Çağdaş sinema, ekranda olup bitenlerin samimiyetini ve gerçekçiliğini bastıran efektlerle çok sık dolduruluyor. Sonuç olarak güven ve o yakınlık kayboluyor. Ve Timur Bekmambetov'un filmlerini izlediğinizde, sanki sadece uzun bir reklam izliyormuşsunuz hissine kapılıyorsunuz, çünkü filmlerinde reklam entegrasyonunun sayısı ölçülemeyecek kadar fazla.

Kaba sözlerin yokluğu

90'lı yıllardan itibaren yazarlar filmlerini sıklıkla bayağılıkla doldurmaya başladılar; bu, Sovyet sinemasında böyle değildi. Hayır, elbette Sovyet sinemasında vücudun bazı kısımlarının teşhir edildiği bazı öğeler vardı, ama orada bunlar organik görünüyordu.

Örneğin, "Çizgili Uçuş" filminde Yevgeny Leonov karakterinin banyodan kaplandan kaçtığı sahnede çıplak poposunu ele alalım. Burada vurgulanan, oyuncunun çıplak görünümü değil, korkudan çıplak bir şekilde dışarı koşmasıdır.

Değerler ve Mesaj

Sovyet sinemasında her şeyin ne kadar basit ve aynı zamanda karmaşık olduğunu görmek şaşırtıcı... "Kaderin İronisi"ni açıyorsunuz ve içinizde bir yerlerde sıcaklık hissediyorsunuz. Kış yürüyüşünün ardından ahududu reçeliyle çay içmek gibi. Orada her şey açıktır: İyilik kazanmalı, insan en iyiye çabalamalıdır ve gerçek her zaman basittir, tıpkı şehrin dışında bulunan Kruşçev döneminden kalma tuğla bir bina gibi.

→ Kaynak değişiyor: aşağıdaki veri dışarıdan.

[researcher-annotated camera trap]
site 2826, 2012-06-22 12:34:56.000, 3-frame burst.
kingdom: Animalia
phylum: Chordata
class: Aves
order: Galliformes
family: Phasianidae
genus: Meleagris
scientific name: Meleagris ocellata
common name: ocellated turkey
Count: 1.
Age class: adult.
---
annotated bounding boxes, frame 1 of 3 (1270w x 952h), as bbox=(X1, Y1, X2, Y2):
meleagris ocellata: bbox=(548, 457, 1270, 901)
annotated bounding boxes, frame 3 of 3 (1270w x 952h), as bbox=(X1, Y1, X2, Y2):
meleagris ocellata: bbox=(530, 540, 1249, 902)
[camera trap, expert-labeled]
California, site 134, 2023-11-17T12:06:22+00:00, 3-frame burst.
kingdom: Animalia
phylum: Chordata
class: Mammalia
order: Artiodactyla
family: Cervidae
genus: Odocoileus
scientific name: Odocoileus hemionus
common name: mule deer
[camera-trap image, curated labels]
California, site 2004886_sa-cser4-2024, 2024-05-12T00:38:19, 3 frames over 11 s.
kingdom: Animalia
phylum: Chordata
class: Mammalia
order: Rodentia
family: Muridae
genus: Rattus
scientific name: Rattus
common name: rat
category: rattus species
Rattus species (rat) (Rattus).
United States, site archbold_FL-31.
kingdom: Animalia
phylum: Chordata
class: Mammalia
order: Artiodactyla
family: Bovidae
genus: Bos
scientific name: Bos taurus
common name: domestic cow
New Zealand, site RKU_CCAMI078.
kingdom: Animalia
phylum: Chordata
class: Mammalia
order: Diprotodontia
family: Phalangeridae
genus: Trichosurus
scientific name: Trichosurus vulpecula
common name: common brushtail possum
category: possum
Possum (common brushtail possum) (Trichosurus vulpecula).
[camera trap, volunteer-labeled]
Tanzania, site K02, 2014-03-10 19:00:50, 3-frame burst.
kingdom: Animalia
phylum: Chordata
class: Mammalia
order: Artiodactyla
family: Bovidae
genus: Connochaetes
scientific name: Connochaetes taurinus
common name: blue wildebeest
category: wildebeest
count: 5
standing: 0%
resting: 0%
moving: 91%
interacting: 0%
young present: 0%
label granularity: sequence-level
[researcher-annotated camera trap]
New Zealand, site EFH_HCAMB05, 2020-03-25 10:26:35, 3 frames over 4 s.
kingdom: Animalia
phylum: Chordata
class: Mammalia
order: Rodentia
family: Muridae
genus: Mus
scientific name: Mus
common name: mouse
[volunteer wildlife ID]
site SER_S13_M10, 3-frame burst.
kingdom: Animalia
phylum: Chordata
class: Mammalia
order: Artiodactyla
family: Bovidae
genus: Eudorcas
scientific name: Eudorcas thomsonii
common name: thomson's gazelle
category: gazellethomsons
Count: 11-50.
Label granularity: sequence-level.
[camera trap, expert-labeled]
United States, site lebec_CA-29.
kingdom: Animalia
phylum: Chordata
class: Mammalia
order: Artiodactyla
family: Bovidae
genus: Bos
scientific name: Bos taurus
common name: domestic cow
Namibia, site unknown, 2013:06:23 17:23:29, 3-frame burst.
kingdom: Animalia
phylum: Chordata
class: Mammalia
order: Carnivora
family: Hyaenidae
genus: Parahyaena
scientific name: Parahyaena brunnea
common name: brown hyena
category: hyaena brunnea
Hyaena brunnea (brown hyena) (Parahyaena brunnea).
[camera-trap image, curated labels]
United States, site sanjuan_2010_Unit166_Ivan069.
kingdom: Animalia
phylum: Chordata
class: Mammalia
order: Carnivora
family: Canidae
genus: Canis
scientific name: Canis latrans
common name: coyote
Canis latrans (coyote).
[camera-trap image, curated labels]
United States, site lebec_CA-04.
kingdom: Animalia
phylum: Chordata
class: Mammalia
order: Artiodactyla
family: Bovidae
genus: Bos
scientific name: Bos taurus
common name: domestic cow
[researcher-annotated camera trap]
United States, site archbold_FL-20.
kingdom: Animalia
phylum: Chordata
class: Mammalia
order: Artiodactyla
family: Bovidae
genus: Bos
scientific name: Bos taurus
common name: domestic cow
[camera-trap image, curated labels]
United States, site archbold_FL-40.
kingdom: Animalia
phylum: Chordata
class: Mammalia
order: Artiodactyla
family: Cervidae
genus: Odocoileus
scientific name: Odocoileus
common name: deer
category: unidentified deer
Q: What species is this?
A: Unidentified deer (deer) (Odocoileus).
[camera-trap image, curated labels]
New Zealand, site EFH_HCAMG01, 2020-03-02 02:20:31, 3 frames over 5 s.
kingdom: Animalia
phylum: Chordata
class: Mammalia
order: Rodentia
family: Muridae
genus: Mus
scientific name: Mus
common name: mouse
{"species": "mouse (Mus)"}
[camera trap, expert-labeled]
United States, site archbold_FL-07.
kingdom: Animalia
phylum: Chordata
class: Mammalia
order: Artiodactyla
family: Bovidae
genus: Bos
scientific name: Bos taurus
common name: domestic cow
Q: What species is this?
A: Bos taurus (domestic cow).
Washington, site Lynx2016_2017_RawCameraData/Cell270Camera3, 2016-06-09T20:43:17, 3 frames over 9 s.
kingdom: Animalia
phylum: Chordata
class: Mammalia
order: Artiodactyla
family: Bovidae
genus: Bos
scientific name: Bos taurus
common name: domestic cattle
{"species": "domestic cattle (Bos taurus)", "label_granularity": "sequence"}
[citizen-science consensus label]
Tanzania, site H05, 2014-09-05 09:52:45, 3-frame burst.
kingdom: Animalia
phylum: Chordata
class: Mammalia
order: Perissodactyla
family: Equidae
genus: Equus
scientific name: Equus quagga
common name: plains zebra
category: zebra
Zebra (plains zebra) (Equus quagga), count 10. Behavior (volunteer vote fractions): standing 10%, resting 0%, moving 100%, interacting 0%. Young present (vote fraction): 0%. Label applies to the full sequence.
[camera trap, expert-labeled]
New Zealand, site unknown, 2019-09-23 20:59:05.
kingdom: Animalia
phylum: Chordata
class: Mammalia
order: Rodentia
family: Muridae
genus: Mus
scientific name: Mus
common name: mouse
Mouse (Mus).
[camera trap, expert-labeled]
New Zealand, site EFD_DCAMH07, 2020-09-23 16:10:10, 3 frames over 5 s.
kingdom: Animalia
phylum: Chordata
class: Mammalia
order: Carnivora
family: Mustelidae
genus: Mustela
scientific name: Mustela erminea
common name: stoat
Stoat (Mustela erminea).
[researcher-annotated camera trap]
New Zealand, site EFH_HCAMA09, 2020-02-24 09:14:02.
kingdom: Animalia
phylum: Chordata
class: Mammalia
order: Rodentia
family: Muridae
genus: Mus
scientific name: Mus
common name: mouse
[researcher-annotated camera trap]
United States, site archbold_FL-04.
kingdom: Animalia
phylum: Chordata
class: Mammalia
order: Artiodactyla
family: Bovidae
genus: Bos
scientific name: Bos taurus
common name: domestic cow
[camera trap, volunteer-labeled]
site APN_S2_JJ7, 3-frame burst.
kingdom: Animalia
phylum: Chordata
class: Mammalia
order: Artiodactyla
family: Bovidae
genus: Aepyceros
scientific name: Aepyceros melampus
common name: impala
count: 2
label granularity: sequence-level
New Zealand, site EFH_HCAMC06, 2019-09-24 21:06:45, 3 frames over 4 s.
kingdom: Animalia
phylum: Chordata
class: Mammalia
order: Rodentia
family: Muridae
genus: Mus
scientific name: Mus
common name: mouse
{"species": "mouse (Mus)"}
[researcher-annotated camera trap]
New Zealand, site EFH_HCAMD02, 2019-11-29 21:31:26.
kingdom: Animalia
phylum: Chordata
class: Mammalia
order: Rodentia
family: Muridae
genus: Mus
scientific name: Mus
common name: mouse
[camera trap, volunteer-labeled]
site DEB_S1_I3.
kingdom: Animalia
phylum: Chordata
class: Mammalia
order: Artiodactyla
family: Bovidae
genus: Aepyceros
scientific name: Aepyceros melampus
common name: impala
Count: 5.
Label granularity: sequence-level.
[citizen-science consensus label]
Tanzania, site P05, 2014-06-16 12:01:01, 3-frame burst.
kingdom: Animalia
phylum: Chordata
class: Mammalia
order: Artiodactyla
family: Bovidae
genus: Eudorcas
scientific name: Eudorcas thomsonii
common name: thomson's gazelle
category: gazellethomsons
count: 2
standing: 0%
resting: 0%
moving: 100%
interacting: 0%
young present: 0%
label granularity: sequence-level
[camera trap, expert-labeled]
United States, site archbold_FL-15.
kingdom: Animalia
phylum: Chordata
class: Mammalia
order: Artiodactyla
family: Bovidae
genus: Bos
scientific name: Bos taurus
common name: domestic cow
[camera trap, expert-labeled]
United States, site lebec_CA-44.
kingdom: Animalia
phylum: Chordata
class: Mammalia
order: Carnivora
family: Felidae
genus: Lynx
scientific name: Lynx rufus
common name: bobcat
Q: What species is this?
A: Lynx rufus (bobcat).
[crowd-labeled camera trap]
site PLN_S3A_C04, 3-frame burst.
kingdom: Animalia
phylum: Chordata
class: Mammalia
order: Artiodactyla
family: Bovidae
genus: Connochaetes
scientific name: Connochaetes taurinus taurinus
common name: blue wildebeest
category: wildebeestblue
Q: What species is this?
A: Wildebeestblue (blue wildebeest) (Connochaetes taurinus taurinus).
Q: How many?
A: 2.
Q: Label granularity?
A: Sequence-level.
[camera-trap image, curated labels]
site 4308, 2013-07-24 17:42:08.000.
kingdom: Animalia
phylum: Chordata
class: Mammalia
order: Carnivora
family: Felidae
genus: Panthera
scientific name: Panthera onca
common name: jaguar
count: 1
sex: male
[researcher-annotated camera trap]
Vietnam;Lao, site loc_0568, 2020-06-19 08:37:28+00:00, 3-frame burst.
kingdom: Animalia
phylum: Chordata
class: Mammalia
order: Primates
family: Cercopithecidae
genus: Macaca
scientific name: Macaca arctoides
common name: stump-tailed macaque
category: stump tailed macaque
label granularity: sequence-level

Zira Sovyet filmleri sadece hikayeler anlatmıyordu; adeta talimat veriyor, hatta bazen sizi elinizden tutup hayata yönlendiriyor gibiydi. Aynı "Moskova Gözyaşlarına İnanmaz"ı ele alalım: Ne mesaj ama! Mucize beklemeyin, her şey sizin elinizde. Ya da "Aşk ve Güvercinler" de aile mizahının ardında basit bir gerçek gizlidir: En önemli şeyler her zaman yakındadır ve bir anlık zayıflık yüzünden onları kaybedemezsiniz.

Peki, bugün ne görüyoruz? Genel örüntüyü ayırt etmenin zor olduğu bir anlam mozaiği. Ve modern filmler tamamen boş değil - sadece simgesel yapılar sanki ekrandan çıkmış, gizlenmiş ya da bizimle şaka yapmaya karar vermiş gibi görünüyor. Bakıyorsunuz, resme kaptırıyorsunuz kendinizi ama salondan yeni bir düşünceyle, uzun süre aklınızda kalacak bir düşünceyle çıkmıyorsunuz nadiren... Eskiden resim öğretilir, sorular sorulur, hatta bazen izleyiciyle tartışılırdı. Peki şimdi? Sanki her şey bir eğlence fonksiyonuna indirgenmiş gibi.

Günümüzde değer yönelimleri daha az belirgin hale gelmiş, bu da filmlerin derinliğini yitirmesine ve izleyicinin izledikten sonra düşünmesine olanak vermemiştir. "The Best Day Ever" filminin değerleri nelerdir? "İçki iç ve hile yap - yine de affedileceksin." Öyle mi oluyor? "Doğrudan Kakha" filminden hiç bahsetmeyeceğim. Filmde hak ettikleri değeri görmeyen, iğrenç karakterler gösteriliyor.

Yeniden yapımlar

Ve tabii ki yeniden yapımları da unutmayalım. Son 20 yılda kült Sovyet filmlerinin kaç tane yeniden çevriminin, devam filminin ve parodisinin vizyona girdiğine dikkat edin: "Kaderin Cümlesi 2", "Ofis Aşkı", "Kafkas Tarzında Kaçırma", "Paralı Beyler" vb.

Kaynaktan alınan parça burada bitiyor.